## Begin

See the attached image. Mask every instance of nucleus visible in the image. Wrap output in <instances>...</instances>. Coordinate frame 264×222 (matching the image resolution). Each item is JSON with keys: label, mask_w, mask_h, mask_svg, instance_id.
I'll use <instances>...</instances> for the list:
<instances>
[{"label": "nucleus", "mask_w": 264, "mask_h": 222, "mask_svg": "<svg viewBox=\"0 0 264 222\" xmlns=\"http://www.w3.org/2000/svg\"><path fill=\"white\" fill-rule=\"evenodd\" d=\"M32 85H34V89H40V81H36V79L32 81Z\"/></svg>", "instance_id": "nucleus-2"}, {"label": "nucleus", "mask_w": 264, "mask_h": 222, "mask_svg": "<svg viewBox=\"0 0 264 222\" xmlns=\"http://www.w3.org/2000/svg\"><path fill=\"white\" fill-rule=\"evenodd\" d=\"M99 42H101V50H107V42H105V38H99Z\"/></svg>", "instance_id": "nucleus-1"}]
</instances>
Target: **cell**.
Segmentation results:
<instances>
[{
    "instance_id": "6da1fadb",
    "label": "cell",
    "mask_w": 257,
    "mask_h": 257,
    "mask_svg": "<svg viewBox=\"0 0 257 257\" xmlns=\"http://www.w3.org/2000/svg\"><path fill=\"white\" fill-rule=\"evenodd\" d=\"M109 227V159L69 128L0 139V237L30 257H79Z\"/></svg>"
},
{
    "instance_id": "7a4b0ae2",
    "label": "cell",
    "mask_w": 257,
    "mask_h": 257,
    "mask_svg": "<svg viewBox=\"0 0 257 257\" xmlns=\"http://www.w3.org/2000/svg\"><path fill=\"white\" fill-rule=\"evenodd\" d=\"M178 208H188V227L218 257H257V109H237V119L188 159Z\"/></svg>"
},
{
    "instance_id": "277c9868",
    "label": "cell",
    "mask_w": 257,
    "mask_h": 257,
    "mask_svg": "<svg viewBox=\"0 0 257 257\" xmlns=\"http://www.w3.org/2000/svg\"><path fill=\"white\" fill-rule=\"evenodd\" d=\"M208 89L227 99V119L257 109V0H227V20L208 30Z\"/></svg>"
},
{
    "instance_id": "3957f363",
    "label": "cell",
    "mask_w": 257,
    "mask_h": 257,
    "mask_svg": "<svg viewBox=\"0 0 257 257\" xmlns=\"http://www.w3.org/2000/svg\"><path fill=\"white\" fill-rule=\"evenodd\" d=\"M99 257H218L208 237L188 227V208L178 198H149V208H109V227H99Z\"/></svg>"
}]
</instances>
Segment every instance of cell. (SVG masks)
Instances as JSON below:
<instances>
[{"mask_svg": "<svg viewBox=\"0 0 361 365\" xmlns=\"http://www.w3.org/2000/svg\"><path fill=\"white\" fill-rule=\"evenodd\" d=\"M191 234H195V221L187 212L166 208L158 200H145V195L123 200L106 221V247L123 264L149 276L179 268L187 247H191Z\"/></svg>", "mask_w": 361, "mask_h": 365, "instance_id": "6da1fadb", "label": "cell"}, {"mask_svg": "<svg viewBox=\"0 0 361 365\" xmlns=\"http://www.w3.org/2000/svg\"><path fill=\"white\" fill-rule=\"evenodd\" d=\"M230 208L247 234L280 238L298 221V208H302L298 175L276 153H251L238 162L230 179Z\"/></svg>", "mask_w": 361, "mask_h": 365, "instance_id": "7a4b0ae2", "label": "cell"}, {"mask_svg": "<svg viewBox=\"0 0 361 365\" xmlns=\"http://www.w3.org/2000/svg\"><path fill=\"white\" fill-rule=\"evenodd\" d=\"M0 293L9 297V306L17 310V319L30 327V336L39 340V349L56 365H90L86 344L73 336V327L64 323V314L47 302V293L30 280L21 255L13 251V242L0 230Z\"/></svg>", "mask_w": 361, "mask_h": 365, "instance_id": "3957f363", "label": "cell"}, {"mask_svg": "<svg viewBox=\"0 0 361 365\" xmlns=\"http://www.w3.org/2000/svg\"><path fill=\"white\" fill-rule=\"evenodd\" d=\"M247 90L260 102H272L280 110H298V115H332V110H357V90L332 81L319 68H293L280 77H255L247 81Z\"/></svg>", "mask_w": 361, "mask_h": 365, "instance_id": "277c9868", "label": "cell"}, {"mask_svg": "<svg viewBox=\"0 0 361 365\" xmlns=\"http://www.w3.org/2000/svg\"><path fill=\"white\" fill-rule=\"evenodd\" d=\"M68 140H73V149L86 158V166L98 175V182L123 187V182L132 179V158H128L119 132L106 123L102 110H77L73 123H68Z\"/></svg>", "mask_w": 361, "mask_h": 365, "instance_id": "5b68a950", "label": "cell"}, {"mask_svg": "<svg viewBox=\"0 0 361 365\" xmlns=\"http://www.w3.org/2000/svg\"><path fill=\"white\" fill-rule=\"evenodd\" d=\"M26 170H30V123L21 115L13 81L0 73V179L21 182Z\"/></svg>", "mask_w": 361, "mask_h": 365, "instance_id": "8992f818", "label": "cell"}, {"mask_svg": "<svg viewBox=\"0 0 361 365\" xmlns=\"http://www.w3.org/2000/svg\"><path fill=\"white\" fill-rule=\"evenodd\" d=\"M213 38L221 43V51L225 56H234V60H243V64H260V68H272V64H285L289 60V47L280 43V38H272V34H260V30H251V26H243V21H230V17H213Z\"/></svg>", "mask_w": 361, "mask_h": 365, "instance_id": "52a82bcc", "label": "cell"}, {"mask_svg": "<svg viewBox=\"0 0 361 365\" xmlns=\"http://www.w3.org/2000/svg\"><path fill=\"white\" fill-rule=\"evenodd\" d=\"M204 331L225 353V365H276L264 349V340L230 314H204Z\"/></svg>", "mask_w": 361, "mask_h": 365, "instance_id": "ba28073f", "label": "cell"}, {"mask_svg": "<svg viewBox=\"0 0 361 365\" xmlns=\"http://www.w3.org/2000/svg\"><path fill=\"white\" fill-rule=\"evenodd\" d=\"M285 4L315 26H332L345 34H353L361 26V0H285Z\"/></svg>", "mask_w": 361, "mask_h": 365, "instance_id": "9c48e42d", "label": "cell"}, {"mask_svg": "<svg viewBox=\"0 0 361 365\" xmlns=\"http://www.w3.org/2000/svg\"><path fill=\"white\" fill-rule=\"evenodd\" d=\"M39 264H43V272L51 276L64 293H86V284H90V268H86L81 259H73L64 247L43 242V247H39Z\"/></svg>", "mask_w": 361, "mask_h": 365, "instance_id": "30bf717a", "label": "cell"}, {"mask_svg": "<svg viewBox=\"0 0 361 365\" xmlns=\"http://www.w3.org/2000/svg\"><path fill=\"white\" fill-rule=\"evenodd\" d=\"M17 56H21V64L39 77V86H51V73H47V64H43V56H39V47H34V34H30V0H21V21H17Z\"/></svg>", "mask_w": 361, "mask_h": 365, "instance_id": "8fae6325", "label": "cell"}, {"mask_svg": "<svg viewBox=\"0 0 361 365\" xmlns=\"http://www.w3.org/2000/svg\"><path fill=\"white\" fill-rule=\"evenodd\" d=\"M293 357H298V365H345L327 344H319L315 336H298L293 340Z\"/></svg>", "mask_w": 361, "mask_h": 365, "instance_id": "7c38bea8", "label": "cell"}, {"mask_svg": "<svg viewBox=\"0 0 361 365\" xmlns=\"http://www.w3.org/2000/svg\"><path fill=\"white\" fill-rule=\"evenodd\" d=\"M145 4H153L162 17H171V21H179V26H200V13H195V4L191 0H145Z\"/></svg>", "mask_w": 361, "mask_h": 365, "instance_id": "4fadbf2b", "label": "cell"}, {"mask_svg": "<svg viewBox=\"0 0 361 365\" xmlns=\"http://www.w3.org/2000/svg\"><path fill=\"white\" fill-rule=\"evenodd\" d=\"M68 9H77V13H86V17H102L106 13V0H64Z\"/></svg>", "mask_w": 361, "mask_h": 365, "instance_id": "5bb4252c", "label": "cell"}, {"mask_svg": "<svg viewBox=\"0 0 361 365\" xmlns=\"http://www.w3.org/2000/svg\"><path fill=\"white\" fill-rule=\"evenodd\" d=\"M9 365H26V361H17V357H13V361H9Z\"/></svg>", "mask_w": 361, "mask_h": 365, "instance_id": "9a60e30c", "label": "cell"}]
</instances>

## End

List each line of the entries above that contains the string "nucleus". Case counts, so only count a match with the same capitalization.

See the attached image. Mask every instance of nucleus visible in the image. Wrap output in <instances>...</instances>. Coordinate frame 264×222 (matching the image resolution). Each item is JSON with keys: label, mask_w, mask_h, mask_svg, instance_id.
[{"label": "nucleus", "mask_w": 264, "mask_h": 222, "mask_svg": "<svg viewBox=\"0 0 264 222\" xmlns=\"http://www.w3.org/2000/svg\"><path fill=\"white\" fill-rule=\"evenodd\" d=\"M32 85H34V89H40V81H36V79L32 81Z\"/></svg>", "instance_id": "nucleus-2"}, {"label": "nucleus", "mask_w": 264, "mask_h": 222, "mask_svg": "<svg viewBox=\"0 0 264 222\" xmlns=\"http://www.w3.org/2000/svg\"><path fill=\"white\" fill-rule=\"evenodd\" d=\"M99 42H101V50H107V42H105V38H99Z\"/></svg>", "instance_id": "nucleus-1"}]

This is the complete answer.